1. There is no one-size-fits-all framework. Every project takes place in a particular context that must be considered when designing impact measurement. This context can shift, as the Trust experienced when our giving moved from building basic social infrastructure to focusing on service programs and related policy innovations. Additionally, impact measurement means something quite different to a large organization such as the Trust when compared with individual family offices, which may not enjoy as much experience or scale in strategic giving and impact measurement.
Government policy can also shape impact measurement. China’s 14th Five-Year Plan, for example, sees philanthropy as a key force for distributing wealth and achieving “common prosperity.”2 In India, a mandatory 2 percent of company net profits help fund corporate social responsibility activities to ensure that businesses adopt “inclusive growth.”3 The Muslim zakat tradition of donating a portion of wealth to charitable causes is another example. Policy enables the scaling up of available resources for doing good, which has implications for impact measurement approaches as stakeholders seek to ensure that their contribution is deployed in the best way possible.
These cases underscore how impact measurement must be fit for purpose, rather than one size fits all.
2. A user-centric mindset is essential. Users, especially grantees and beneficiaries, are the backbone of impact measurement, providing everything from beneficiary data collection to reporting to funders. Procedures must be designed in collaboration with users without becoming overly complex or duplicating data requirements. Users should not face an undue burden, and their feedback should be facilitated in the process.
But funders should also help users gain an awareness of the many impact measurement tools they might use. Funders should provide resources and training while maintaining dialogue with users to align expectations. Both funders and users need to learn and evolve together to drive sustainable impact.
3. Trust is paramount. How we measure impact can strengthen trust-based relationships between funders and grantees and foster a more collaborative and effective philanthropic partnership. Clear impact measurement and transparency will generate accountability in the grantmaking process and a sense of shared responsibility for creating impact. A two-way or multi-way dialogue ensures that grantees have a strong voice in shaping current and future initiatives. This participation can lead to more effective and enduring philanthropic endeavors.

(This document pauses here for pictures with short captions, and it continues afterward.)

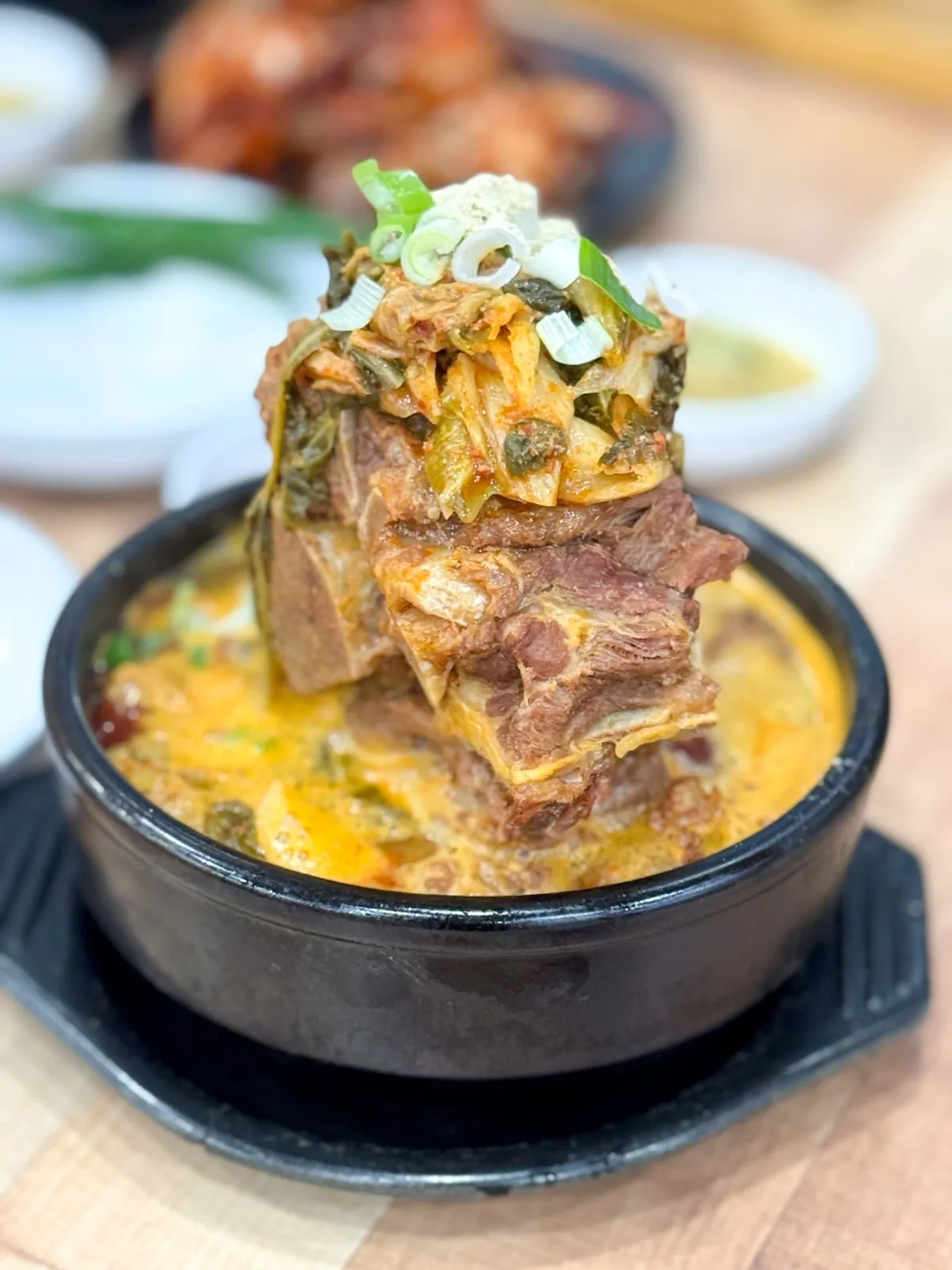 A full spread of pork bone haejangguk at Ppyeodae Itneun Haejangguk Juchon Branch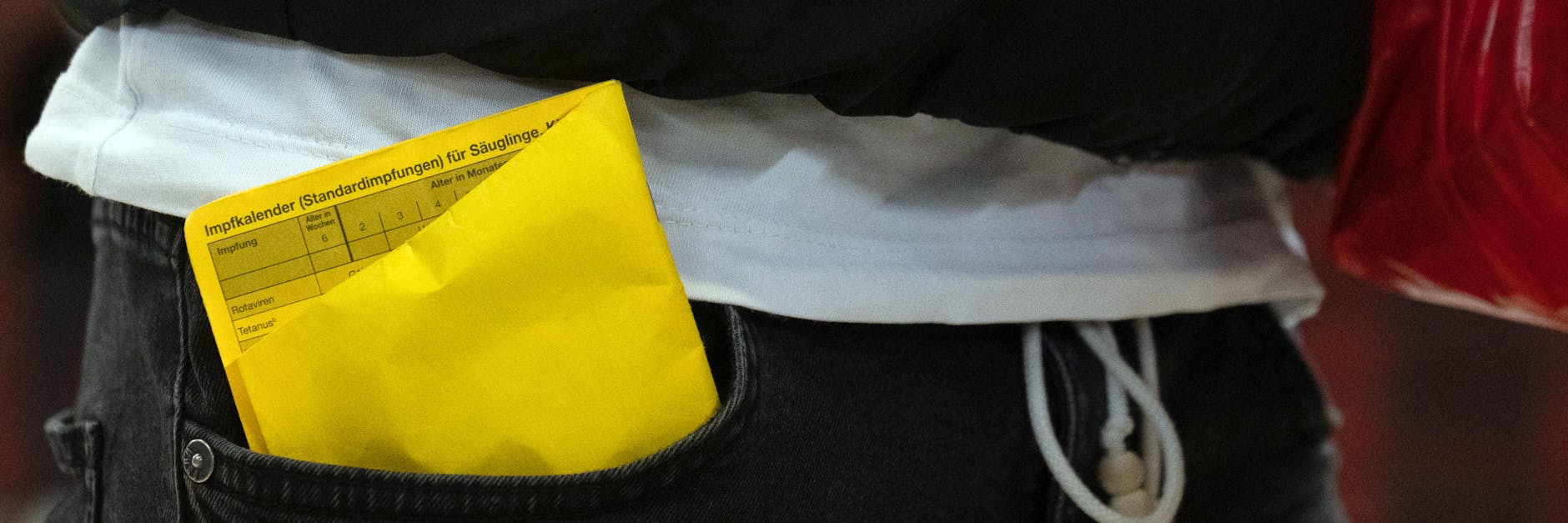 Ein Impfpass steckt zerknüllt in der Hosentasche.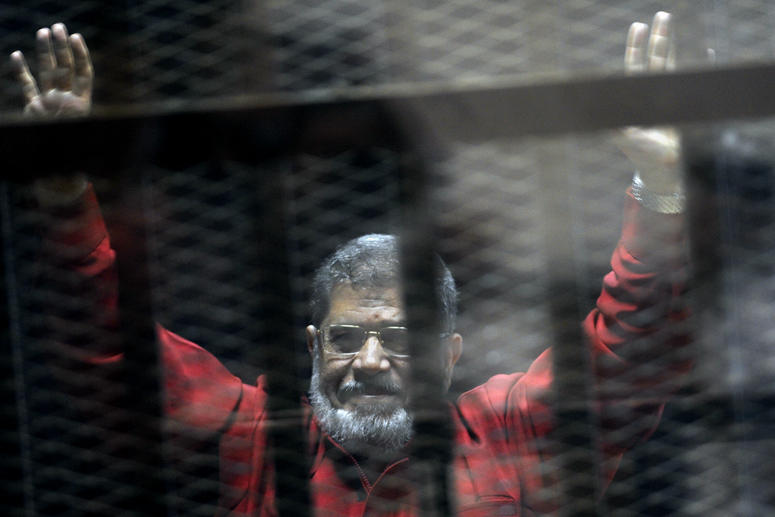 Former Egyptian President Mohammed Morsi, wearing a red jumpsuit that designates he has been sentenced to death, raises his hands inside a defendants cage in a makeshift courtroom at the national police academy, June 21, 2015, Cairo, Egypt. Egyptian President Mohammed Morsi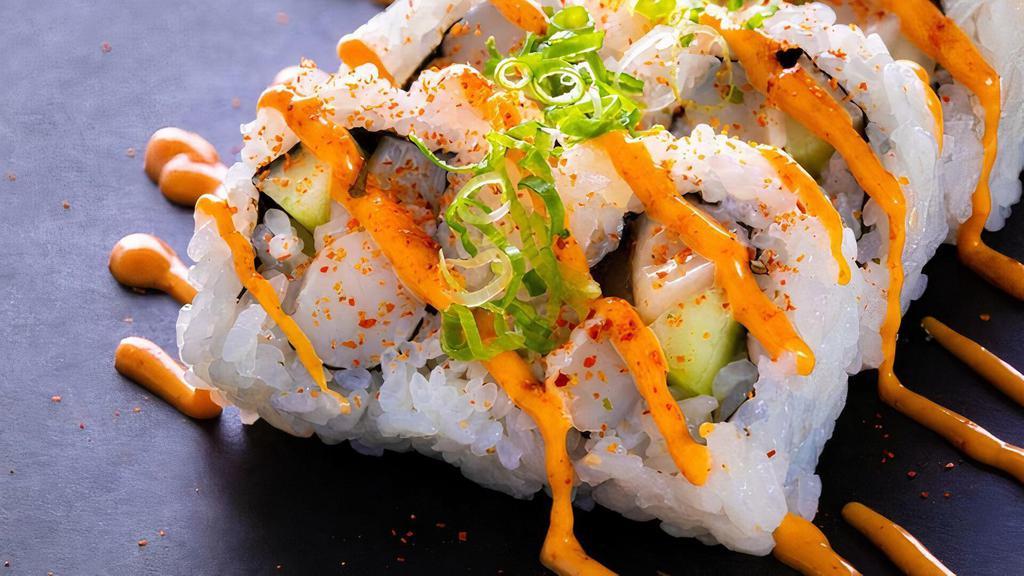 (E041) Spicy Scallop Roll · Eight pieces. Spicy. Scallop, avocado and cucumber roll. Topped with spicy mayonnaise, chili powder and green onion.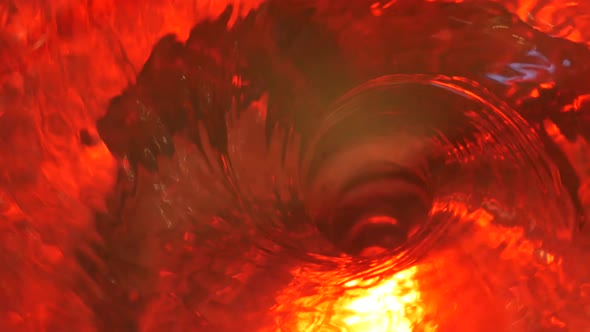 Symbol of Hell, Inferno and Infinity. Red Liquid Hypnotic Aqua Swirl Turning. Meditative Ruby alt
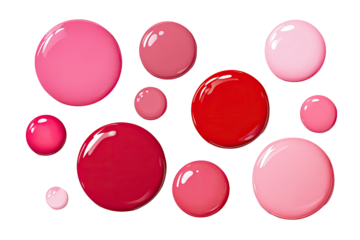 A variety of glossy, rounded shapes in shades of pink and red
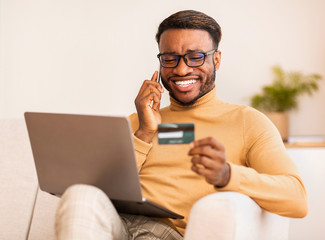 Wall Mural - Man talking on cellphone using credit card and laptop indoor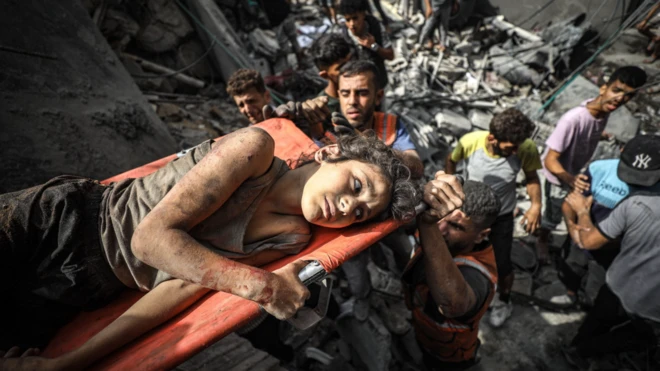 Genç bir kız, acil durum görevlileri tarafından yıkılmış bir binadan çıkarılırken sedye üzerinde yatıyor. Sedyenin kenarına tutunuyor ve üzgün görünüyor.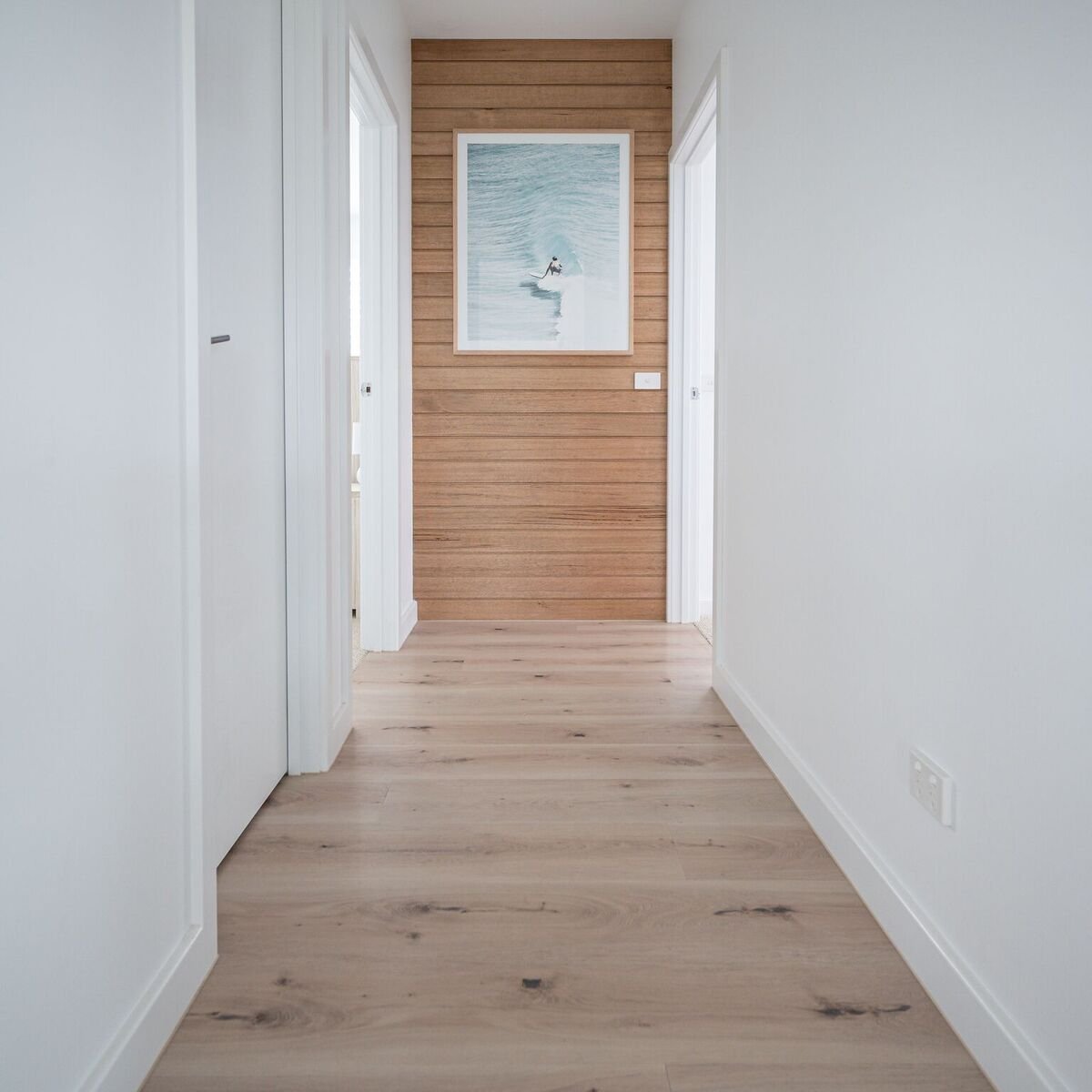 Indoor hallway with light wooden flooring, white walls, and a wooden accent wall at the end featuring a framed ocean painting.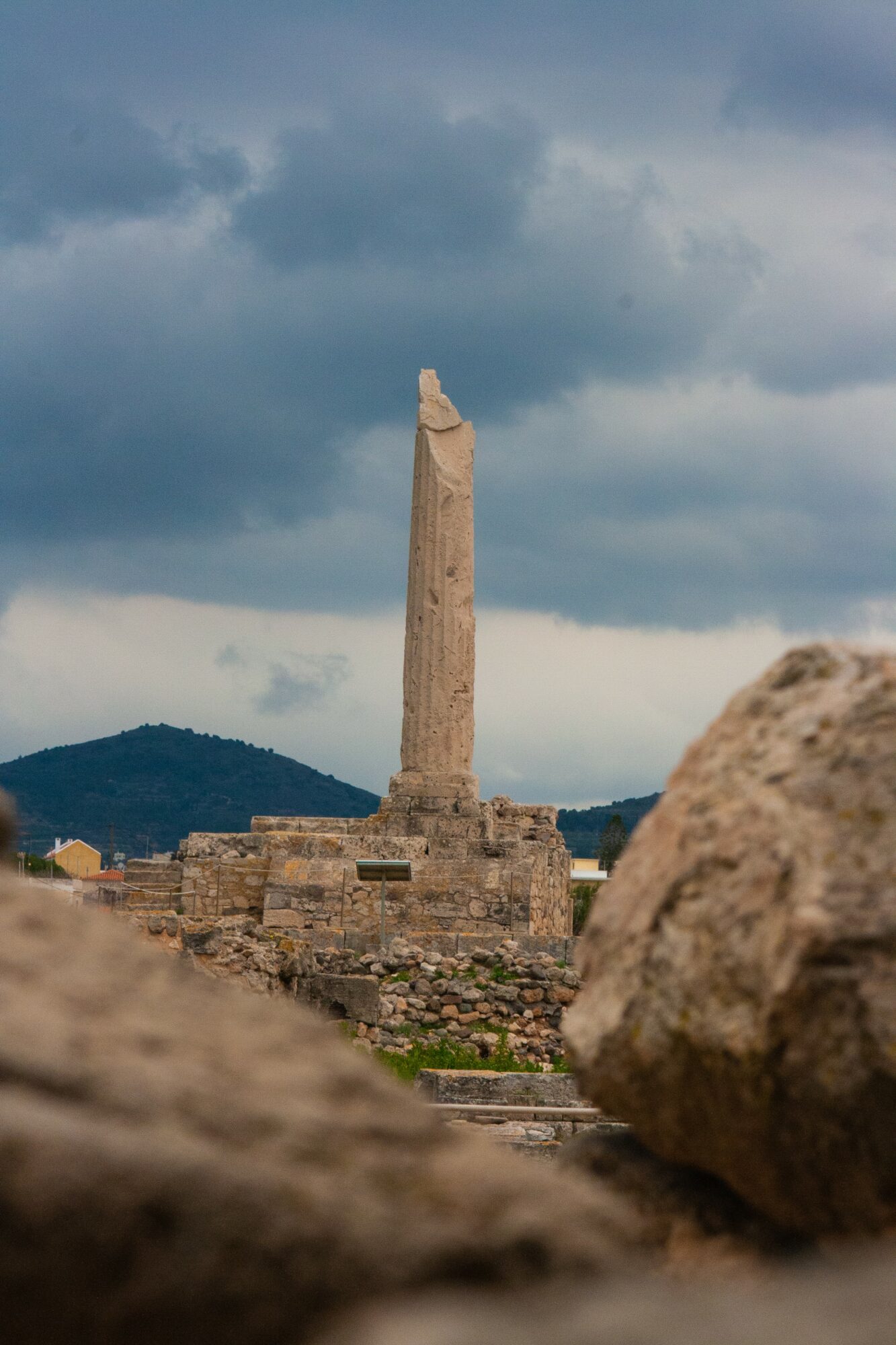 Ancient stone monument against cloudy sky, with rocks in foreground and distant hills, in a historical site.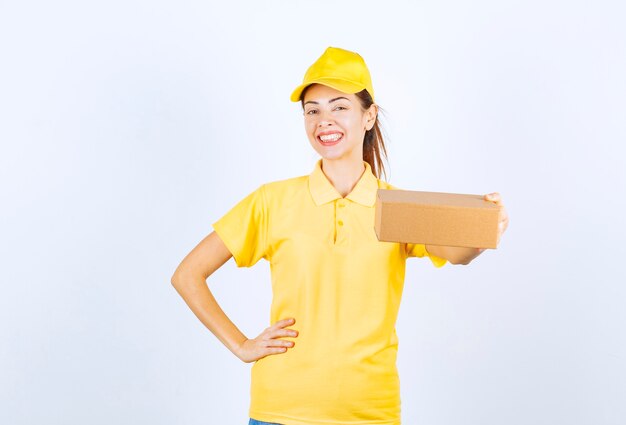 Mensajero mujer en uniforme amarillo entregando un paquete de cartón y sintiéndose positivo.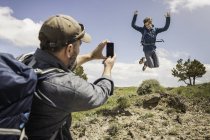 Father photographing teenage son jumping mid air on hiking trip, Cody, Wyoming, USA — Stock Photo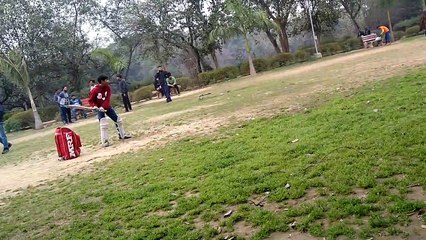 Cricket practice in the park with a bag as stumps and a hard ball!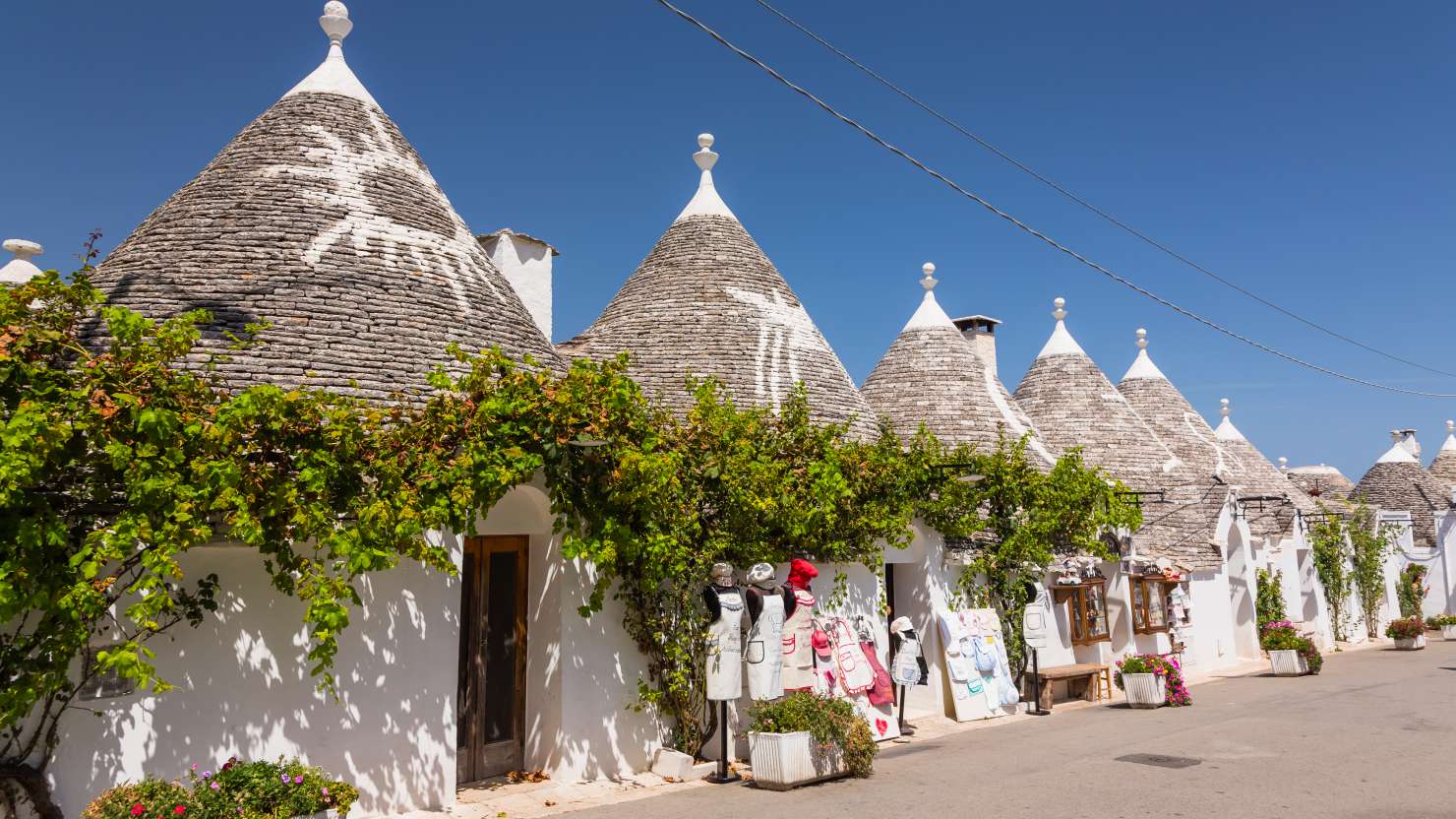 Alberobello is a small town located in the region of Puglia, in southern Italy. The town is known for its unique trulli houses, which are traditional dry-stone huts with conical roofs that are typical of the area. These houses are made using a technique that dates back to prehistoric times and are a UNESCO World Heritage Site.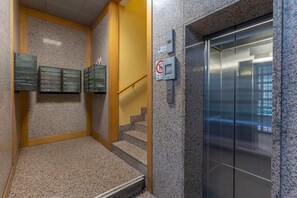 An elevator with a glass door, a no smoking sign, and a fire alarm box. - GuestHost - Bright studio apartment perfect for two people, located in a building with a garden in the Cirenaica district, an area near the center equipped with all services. Located just 20 meters from the entrance to the S.Orsola Polyclinic, it is idea (Bologna)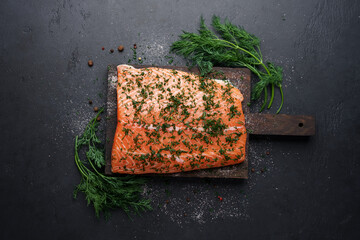 Cooking traditional Scandinavian salted salmon gravlax. Fish fillet with dill, salt and spices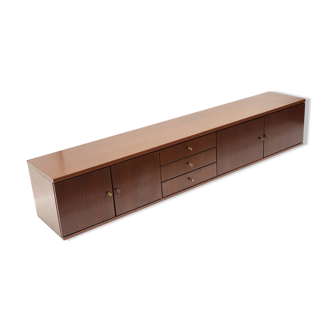 Hanging vintage low sideboard from the 1970s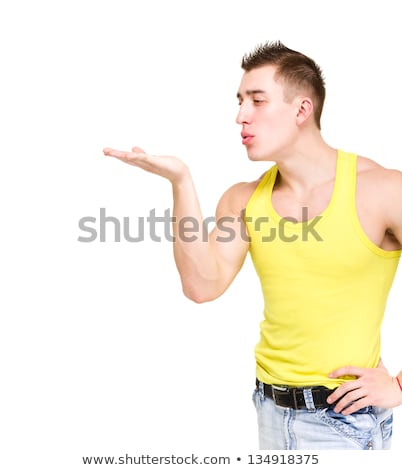 Young Muscular Man Blowing Kiss Over White Foto d'archivio © StepStock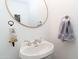 Clean bathroom with updated vanity and a large mirror at 13968 N 96Th St, Scottsdale, AZ 85260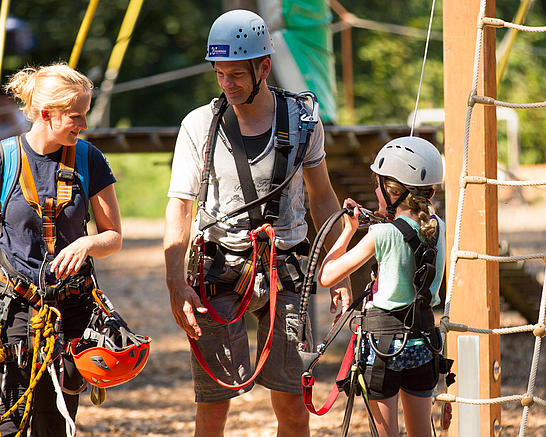 Vater und Kind nach der Gurtkontrolle durch eine Teamerin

4. Upholding integrity in impact measurement. The Trust’s funded projects often target society’s most vulnerable groups, whose agency is often ignored and whose trust must be earned. We work with grantees to ensure that beneficiaries choose to participate, that their privacy is respected, and that both data and impact measurement will be responsibly used for their benefit. As advocated by the Stanford Center on Philanthropy and Civil Society, organizations should manage data in line with their mission and with regard to privacy, permission, openness, and pluralism.
Leading by Adapting
How can funding organizations and their recipients know if they are achieving their objectives? This question must be considered in context. Rigorous, evidence-based impact measurement provides answers, but societal demands and circumstances also affect goals, methods, and applications. The funding organization’s goals matter, too. The Hong Kong Jockey Club Charities Trust now strives to articulate our impact at all levels of giving, including at the organization level, across all fields of philanthropic investment. This path has been less trodden, but we feel the stones along the way and continue to evolve and adapt toward greater impact for the betterment of the society we serve.